▸ QUOTED PASSAGE:
2020, a year to remember for Dutch television
How do you summarise the Dutch TV developments during a year that has completely been turned upside down by a pandemic most of us have not experienced before in our lives? Where do you start?
TV screen time at record high in 2020
With the viewers market? This has grown significantly. We have watched far more TV; a total of 206 minutes per day which is 7% more than in 2019. People have watched more content on linear (live) TV channels, especially after the first lockdown. But also, during the second lockdown, the Netherlands was glued to the TV screen.
Screen time has never been as high as in the past year. Linear and delayed together, we watched the programmes from the TV channels for 159 minutes a day (an increase of 3%). Also, we watch 46 minutes of content per day on other platforms like Netflix, YouTube, Videoland, Disney +, and Amazon Prime. This has grown strongly by 31% at the time of the lockdown.
Retail is largest TV category
And the advertisers, how did they do? Good, and not so good. Many categories suffered and still suffer: if you consider tourism, catering and recreation, their spending on TV decreased by 30%. We see the same picture for automotive and financial services. But some categories did well, with the likes of e-commerce and retail experiencing golden times; the retail sector strengthened its number 1 position in 2020 by growing by 4%.
According to Nielsen, the retail sector invested a total of €978 million in spot campaigns on TV. Notable risers in 2020 were the construction market and garden centres (21%). A smaller industry which benefitted in 2020 was the medical industry, including the vitamin category. They saw their spending increase by as much as 23%! The largest increase in euros came from vitamin brand Omega Pharma, which accounts for very strong growth. The largest grower in percentage terms, was Bol.com, with TV spending doubling from €12.9 to €27.6 million. In 2020, as in 2019 and 2018, Procter & Gamble was still the biggest advertiser in the Netherlands with a TV investment of €85 million.
And how did the TV contractors do in 2020? Similarly, good, and not so good. There was joy about the great viewing figures and new programme formats that scored well. And after the first shock about the advertising spend collapsing in the first half of the year (down 23%!) there was a relief with regards to the rapid recovery in the second half. Looking at the damage the pandemic caused in many markets, including the advertising market, the sales houses can look back with a sense of understanding with ‘only’ 9% down.

▸ INFORMATION:
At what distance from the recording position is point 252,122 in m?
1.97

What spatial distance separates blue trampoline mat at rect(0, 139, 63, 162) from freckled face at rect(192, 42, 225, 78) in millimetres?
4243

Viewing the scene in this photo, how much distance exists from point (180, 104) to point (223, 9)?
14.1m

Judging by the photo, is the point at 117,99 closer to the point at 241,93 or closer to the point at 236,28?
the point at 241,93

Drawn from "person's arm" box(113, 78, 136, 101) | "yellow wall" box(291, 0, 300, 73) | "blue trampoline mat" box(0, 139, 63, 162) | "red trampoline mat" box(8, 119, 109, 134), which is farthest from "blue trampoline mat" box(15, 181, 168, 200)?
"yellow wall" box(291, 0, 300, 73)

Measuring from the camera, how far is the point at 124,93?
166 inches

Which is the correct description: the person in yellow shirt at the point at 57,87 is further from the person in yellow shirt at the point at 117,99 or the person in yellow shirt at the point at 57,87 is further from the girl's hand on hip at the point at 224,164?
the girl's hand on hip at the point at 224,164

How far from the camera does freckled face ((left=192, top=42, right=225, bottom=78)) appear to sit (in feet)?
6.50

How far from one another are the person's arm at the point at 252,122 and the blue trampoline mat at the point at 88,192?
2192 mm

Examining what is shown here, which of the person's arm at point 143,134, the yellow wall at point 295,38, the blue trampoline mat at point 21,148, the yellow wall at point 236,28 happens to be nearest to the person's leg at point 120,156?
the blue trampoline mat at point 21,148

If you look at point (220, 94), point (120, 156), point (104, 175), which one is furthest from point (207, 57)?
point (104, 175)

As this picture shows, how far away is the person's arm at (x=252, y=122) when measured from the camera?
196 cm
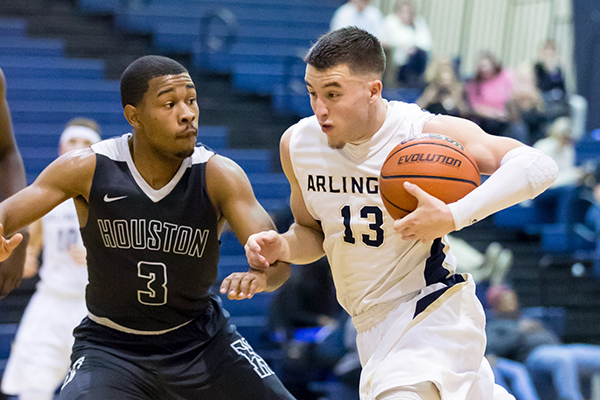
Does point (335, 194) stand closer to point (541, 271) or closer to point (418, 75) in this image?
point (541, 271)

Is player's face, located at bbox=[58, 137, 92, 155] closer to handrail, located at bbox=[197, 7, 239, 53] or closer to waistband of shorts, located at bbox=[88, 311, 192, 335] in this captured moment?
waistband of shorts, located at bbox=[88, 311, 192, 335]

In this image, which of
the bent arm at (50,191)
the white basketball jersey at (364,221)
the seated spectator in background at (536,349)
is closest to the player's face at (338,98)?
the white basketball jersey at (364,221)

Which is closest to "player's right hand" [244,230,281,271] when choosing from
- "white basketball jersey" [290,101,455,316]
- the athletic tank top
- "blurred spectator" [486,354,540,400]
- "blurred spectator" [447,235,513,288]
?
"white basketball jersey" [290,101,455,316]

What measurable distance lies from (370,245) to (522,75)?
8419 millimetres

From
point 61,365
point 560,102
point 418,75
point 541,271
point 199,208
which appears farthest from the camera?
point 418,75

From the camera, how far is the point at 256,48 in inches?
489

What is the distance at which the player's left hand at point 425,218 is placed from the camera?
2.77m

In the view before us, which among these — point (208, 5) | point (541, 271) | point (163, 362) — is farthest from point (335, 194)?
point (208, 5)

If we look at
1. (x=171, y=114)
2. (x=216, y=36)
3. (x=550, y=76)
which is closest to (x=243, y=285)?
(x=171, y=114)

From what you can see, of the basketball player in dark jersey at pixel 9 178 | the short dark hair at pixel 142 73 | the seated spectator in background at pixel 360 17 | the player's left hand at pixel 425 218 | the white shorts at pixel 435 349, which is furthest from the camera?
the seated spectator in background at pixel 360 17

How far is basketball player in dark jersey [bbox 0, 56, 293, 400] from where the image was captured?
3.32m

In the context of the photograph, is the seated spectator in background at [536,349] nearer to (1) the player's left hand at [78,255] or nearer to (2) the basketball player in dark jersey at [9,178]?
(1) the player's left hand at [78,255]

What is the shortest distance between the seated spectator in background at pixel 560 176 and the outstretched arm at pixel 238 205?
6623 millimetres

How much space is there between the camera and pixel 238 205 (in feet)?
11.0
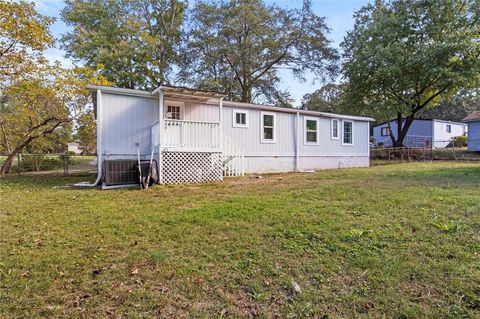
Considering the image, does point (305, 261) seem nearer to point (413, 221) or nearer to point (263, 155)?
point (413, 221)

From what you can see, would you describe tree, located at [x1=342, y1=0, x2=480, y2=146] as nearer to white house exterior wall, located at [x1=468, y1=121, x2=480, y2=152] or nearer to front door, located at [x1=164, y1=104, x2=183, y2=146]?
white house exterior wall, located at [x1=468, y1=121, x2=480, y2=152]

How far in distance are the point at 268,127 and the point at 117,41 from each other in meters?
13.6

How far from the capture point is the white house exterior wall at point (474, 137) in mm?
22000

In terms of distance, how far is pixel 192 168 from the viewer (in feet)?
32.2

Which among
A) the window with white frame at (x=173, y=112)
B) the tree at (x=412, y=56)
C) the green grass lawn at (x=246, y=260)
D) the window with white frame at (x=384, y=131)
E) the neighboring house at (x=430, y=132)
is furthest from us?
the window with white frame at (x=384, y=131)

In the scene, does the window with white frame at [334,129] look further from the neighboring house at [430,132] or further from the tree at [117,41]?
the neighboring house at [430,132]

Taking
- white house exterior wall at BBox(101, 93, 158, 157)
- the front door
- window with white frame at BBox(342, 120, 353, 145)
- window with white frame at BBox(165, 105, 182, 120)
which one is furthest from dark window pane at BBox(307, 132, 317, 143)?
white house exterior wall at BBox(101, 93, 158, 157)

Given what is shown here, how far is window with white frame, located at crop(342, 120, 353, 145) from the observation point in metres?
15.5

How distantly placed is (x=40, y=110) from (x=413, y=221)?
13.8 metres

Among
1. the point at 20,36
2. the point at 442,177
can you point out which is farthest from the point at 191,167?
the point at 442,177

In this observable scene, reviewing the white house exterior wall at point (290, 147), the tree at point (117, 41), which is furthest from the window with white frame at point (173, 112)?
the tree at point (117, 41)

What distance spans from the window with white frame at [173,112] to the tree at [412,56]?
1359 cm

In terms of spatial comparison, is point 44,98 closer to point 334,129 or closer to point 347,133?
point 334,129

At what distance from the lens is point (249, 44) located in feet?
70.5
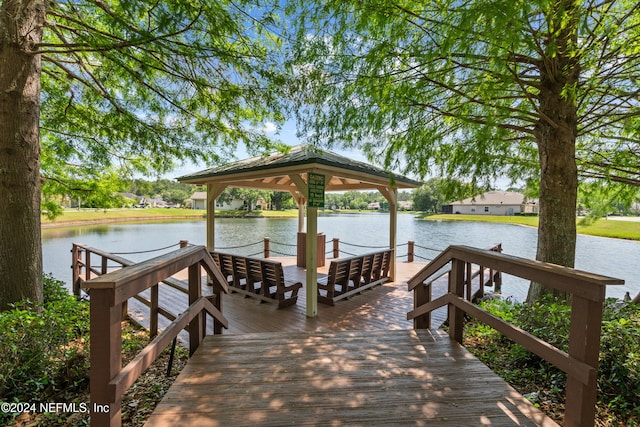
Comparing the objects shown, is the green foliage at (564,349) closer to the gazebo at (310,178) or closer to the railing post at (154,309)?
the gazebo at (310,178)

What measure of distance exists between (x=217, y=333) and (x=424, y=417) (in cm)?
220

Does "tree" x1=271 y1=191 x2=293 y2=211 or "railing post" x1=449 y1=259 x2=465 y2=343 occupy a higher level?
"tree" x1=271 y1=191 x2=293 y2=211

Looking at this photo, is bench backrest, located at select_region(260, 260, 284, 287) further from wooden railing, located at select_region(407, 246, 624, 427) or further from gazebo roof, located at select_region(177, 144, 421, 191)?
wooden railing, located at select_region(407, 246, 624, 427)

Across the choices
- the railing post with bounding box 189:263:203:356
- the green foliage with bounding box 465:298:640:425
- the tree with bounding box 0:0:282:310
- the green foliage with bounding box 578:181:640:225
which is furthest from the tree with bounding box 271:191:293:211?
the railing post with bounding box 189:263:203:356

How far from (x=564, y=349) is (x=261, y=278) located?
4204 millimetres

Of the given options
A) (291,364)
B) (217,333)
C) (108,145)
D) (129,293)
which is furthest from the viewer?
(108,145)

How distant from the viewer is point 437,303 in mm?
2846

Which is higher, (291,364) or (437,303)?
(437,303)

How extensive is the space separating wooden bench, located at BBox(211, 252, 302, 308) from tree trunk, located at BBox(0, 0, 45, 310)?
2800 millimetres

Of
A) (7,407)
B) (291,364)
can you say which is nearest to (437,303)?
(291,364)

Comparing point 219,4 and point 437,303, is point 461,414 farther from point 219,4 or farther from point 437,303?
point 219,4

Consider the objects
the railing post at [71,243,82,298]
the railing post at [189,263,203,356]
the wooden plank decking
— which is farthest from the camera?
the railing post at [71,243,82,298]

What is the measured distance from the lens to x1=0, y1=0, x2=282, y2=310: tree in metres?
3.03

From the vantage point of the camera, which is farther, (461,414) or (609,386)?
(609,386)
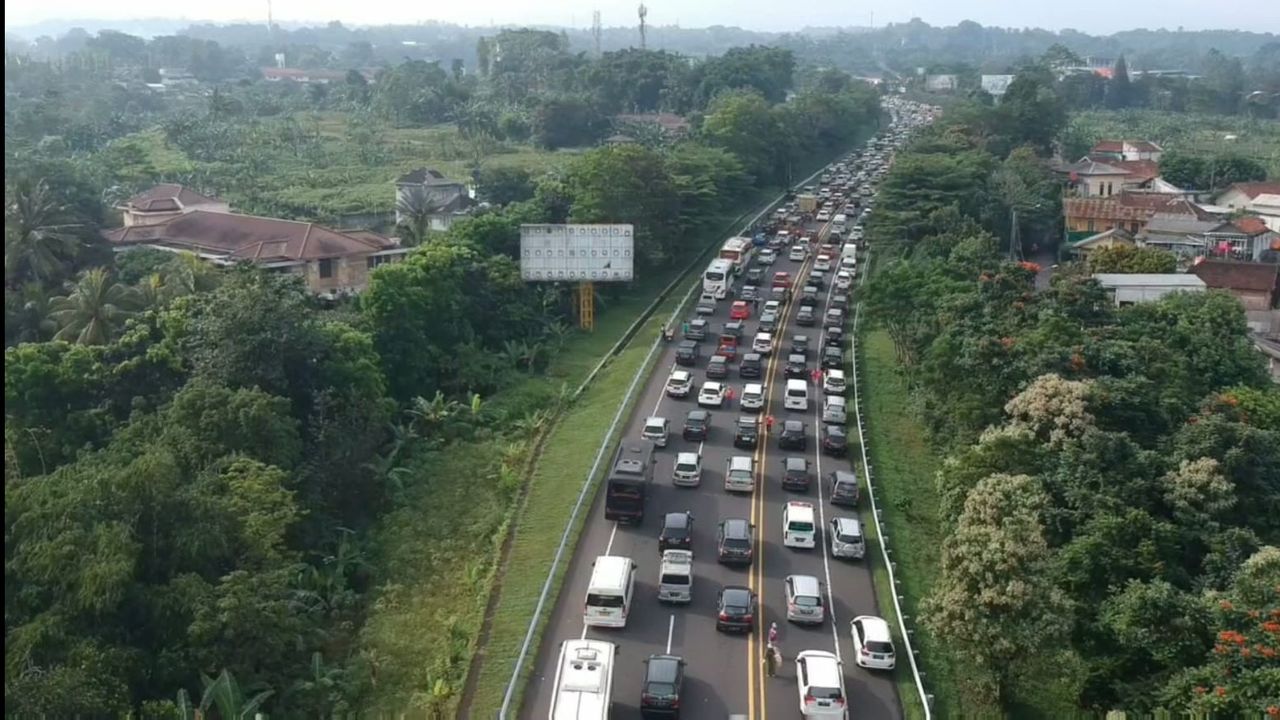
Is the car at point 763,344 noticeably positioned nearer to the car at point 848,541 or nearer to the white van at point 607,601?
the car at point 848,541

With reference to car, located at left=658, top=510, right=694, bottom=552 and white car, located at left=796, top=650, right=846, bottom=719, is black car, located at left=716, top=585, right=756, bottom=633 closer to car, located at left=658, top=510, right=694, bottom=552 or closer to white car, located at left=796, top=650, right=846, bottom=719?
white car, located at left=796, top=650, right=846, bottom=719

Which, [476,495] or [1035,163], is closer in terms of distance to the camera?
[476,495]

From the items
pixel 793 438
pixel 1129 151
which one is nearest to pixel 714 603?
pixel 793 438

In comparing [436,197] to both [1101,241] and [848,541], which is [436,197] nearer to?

▸ TASK LIST:
[1] Do the following statements agree with the article on Dutch television in 2020? For each, answer yes or no and quote the deciding words from the article.
(a) Dutch viewers watched 206 minutes of TV per day in 2020, 7% more than in 2019.
(b) Procter & Gamble lost its place as the biggest TV advertiser in the Netherlands in 2020.
(c) Advertising spend for the sales houses fell by 23% over the whole of 2020.
[2] Please sum up the article on Dutch television in 2020 in two sentences.
[3] Carry the article on Dutch television in 2020 forward from its last sentence.

▸ YOUR RESPONSES:
[1]
(a) Yes: "a total of 206 minutes per day which is 7% more than in 2019"
(b) No: "In 2020, as in 2019 and 2018, Procter & Gamble was still the biggest advertiser in the Netherlands"
(c) No: "the advertising spend collapsing in the first half of the year (down 23%!)" and "the sales houses can look back with a sense of understanding with ‘only’ 9% down"

[2] Dutch viewers watched more TV in 2020 than ever before, 206 minutes a day, and viewing on platforms such as Netflix and YouTube grew strongly during the lockdown. Tourism, catering, recreation, automotive and financial services cut their TV spending, but retail and e-commerce grew, and the sales houses ended the year only 9% down after a 23% drop in the first half.

[3]
All Response Media viewpoint
It is still pretty unclear whether the current measures will put a hold on the spreading of the virus and for how long they will remain in effect. Also, it is still uncertain whether new waves of contamination could follow. And we Dutch haven’t really been at the forefront of getting our adult population vaccinated quickly, at least not at the rapid pace the UK is working at for instance.
Nevertheless, our Minister of Health predicted not so long ago that by the end of June at least all of the adult population should have had their first ‘shot’ of vaccine which would potentially open the country up a bit. The lockdowns have a direct impact on the economy and in turn media spend, we noticed that with the declining TV spend in the first quarter, although March was picking up again.
Fortunately, 2021 also has several positive factors in the form of upcoming major which will glue the Dutch population to the tube again and offer advertisers the opportunity to participate. For the time being, we assume events such as the European Football Championship and the Olympic Games in Tokyo will take place, with or without a live audience. But also, the Eurovision Song Contest in Rotterdam and the return of Formula 1 in our own Zandvoort. After a sharp decline in 2020, it is easier to grow in 2021, so TV news outlet Screenforce expects a growth of the spot market of 5% to 7%.